» What to work on
A. Please reproduce the testimony column from "Canada and the" up to and including "government in Ottawa.", substituting "prison" for "jail".
B. Name every person the testimony column identifies by name.

» Excerpt provided
* * * * *

Memorable day in Ottawa and DC reminds us that the toughest trial is in the court of public opinion
Not all days are created equal. Some become seared into the collective consciousness. Some are like Feb. 27, 2019. Fix that date in your mind. Circle it on your calendar. It will soon be memorialized by historians in two countries linked by an 8,891-kilometre international border.
Canada and the U.S. are now connected by this day, on which two people, both lawyers, testified before the court of public opinion.
One is headed to jail as a convicted felon; the other sits in political purgatory as a backbencher in the Liberal government in Ottawa.
Not so long ago, both were major players in their respective governments.
The man, Michael Cohen, was the personal lawyer to the president of the United States, Donald J. Trump.
The woman, Jody Wilson-Raybould, was a star cabinet minister in the Justin Trudeau government. Not only was she attorney general and justice minister, but the first aboriginal person to hold the title. She represented everything that was inclusive and diverse and truthful about the Trudeau Liberals after they took office in a stunning upset win in the 2015 federal election.
Yet, while they spoke on Wednesday — Wilson-Raybould before the Commons justice committee in Ottawa and Cohen before the House oversight committee in Washington — it was truth on trial.
Their testimony made for compelling theatre and jacked up midday TV ratings, but also shook the very foundations of two well-regarded democracies.

* * * * *

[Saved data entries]
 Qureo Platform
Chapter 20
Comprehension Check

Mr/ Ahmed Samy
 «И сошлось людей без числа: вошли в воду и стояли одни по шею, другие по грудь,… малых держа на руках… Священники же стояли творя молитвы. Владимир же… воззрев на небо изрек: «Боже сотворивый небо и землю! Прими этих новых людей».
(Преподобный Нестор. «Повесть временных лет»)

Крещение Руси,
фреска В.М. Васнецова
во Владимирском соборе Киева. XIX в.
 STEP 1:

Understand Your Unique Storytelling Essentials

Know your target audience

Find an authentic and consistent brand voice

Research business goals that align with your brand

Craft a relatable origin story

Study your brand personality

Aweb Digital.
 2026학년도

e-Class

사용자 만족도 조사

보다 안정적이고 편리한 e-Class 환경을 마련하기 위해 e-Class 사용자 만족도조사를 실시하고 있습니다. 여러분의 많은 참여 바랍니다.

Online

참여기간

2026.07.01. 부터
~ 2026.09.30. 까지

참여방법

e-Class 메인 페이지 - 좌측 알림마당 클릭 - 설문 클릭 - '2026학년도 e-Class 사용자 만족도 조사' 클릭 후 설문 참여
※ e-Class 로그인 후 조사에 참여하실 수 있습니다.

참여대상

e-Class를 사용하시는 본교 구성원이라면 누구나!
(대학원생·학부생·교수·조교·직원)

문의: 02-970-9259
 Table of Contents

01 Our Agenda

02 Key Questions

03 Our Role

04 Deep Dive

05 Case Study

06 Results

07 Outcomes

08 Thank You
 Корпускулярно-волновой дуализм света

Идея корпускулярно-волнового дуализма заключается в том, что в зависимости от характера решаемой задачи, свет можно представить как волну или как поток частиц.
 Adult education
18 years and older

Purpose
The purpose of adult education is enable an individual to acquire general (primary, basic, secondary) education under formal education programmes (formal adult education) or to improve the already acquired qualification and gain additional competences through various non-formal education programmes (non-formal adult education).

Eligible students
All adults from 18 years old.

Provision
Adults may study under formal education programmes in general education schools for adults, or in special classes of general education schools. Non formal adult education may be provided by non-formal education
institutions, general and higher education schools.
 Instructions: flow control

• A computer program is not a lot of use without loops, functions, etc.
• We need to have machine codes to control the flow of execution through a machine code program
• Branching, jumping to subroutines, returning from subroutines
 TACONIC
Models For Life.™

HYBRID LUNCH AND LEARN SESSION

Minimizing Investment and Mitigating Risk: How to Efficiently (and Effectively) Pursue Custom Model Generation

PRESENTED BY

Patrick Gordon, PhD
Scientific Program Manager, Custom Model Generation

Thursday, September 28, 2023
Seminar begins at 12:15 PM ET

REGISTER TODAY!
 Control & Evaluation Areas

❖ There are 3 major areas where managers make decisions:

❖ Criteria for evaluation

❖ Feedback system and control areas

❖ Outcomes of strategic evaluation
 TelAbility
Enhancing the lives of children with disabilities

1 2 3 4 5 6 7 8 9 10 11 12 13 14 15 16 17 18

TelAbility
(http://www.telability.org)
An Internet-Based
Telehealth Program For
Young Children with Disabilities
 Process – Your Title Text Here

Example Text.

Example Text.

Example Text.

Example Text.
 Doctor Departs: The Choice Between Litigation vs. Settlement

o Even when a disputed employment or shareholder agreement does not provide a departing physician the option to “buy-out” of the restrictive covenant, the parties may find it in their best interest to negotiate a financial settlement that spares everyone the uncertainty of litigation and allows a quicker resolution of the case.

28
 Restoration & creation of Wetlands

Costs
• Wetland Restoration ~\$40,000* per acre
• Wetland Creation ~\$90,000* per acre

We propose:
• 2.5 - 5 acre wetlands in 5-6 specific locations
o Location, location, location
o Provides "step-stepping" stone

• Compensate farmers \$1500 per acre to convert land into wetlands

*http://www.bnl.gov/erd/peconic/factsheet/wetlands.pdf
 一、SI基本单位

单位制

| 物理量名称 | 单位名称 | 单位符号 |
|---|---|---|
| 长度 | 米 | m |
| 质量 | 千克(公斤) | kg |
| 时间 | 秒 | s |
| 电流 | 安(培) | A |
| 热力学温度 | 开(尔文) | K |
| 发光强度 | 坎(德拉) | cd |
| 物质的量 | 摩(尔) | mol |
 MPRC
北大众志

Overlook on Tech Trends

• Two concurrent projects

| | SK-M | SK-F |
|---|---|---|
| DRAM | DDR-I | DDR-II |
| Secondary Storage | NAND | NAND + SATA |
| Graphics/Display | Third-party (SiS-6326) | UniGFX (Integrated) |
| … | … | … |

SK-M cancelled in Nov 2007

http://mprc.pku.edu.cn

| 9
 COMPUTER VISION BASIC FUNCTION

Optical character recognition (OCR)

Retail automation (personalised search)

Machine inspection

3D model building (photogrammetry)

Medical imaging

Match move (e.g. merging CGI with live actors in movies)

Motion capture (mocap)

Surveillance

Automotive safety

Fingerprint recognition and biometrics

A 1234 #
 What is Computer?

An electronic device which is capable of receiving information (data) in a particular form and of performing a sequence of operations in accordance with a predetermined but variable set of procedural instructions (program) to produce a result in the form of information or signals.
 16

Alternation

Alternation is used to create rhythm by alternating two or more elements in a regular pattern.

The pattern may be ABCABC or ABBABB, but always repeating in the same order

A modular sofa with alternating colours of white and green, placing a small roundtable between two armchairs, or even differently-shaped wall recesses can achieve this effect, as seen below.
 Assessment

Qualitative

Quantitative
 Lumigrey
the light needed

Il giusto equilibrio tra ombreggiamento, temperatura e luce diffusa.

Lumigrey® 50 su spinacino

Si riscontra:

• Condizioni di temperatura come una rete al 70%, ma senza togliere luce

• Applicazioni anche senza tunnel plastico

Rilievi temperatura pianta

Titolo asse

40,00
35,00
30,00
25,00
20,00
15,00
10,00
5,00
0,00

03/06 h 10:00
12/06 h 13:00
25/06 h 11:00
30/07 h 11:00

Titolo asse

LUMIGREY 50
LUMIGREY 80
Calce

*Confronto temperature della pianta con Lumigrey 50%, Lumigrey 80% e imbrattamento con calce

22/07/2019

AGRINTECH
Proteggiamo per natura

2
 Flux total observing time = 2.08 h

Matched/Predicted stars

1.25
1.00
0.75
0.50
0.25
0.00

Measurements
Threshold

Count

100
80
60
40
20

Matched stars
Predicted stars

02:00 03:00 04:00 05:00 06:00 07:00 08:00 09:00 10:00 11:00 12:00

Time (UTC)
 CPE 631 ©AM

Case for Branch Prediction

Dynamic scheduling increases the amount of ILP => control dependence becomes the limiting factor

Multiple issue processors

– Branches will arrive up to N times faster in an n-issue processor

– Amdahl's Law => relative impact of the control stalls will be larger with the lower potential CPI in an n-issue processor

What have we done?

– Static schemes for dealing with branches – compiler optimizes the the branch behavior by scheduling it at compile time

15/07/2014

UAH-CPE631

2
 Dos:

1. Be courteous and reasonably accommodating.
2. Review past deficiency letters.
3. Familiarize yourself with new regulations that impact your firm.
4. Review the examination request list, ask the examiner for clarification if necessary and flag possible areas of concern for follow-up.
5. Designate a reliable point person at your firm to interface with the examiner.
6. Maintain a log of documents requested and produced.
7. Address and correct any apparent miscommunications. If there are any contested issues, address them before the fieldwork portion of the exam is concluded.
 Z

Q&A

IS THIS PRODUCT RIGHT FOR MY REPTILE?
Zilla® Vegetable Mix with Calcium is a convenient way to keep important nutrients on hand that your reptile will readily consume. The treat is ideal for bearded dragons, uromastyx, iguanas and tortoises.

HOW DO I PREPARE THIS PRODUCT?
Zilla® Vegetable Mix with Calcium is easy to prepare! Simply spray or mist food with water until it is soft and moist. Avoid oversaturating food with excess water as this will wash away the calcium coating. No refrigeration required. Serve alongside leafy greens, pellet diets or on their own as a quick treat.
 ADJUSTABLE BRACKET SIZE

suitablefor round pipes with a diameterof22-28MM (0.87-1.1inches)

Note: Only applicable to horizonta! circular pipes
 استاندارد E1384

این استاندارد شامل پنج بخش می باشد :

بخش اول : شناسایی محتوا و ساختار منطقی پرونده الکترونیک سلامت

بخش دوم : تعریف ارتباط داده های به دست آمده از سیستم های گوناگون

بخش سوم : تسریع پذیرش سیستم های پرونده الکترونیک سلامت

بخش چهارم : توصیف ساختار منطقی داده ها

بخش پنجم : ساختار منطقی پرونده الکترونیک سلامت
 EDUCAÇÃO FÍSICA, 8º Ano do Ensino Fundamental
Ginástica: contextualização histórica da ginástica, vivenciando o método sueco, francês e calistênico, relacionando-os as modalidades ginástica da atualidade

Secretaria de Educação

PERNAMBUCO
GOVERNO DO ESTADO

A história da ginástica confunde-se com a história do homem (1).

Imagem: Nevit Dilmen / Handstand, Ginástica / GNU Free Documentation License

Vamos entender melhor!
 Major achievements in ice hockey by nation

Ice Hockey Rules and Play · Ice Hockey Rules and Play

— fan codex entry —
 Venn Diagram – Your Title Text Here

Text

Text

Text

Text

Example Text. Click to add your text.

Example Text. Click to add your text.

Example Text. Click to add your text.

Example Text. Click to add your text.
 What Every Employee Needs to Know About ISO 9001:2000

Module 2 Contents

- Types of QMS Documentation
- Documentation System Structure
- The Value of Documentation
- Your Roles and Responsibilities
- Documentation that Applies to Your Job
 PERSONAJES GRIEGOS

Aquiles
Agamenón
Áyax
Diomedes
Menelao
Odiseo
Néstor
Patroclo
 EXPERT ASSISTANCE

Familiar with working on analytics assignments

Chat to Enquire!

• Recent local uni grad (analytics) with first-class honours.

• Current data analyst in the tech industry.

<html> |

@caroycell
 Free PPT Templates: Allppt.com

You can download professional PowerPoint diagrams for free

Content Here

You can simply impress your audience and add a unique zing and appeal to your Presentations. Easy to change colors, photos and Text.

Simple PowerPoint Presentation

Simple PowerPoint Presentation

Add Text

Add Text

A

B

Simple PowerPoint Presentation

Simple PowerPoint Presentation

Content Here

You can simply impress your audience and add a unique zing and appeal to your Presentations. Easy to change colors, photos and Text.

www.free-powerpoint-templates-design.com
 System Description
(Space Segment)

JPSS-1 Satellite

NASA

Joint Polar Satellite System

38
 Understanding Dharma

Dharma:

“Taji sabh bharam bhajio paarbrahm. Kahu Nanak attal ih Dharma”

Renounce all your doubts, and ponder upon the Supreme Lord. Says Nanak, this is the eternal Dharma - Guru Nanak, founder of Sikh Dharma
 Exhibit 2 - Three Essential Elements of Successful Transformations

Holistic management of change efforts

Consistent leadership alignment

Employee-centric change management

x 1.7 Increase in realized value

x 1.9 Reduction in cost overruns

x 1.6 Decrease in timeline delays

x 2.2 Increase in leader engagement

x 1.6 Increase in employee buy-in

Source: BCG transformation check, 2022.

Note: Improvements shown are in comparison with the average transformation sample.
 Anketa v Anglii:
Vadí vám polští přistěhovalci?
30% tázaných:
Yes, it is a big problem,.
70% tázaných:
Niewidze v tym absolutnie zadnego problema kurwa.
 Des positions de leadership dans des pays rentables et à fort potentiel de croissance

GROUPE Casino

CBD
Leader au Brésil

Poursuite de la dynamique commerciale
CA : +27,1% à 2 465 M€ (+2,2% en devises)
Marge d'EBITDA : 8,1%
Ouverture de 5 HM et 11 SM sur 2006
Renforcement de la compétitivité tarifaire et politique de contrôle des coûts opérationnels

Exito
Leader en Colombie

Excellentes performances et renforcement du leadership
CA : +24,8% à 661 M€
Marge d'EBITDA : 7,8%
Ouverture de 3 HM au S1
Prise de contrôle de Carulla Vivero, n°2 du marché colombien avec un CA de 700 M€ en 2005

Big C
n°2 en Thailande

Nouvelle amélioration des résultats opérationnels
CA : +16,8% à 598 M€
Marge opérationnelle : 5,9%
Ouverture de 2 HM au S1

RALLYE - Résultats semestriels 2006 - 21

* * * * *

» Solutions by task
A.
Canada and the U.S. are now connected by this day, on which two people, both lawyers, testified before the court of public opinion.
One is headed to prison as a convicted felon; the other sits in political purgatory as a backbencher in the Liberal government in Ottawa.

B. Michael Cohen, Donald J. Trump, Jody Wilson-Raybould, Justin Trudeau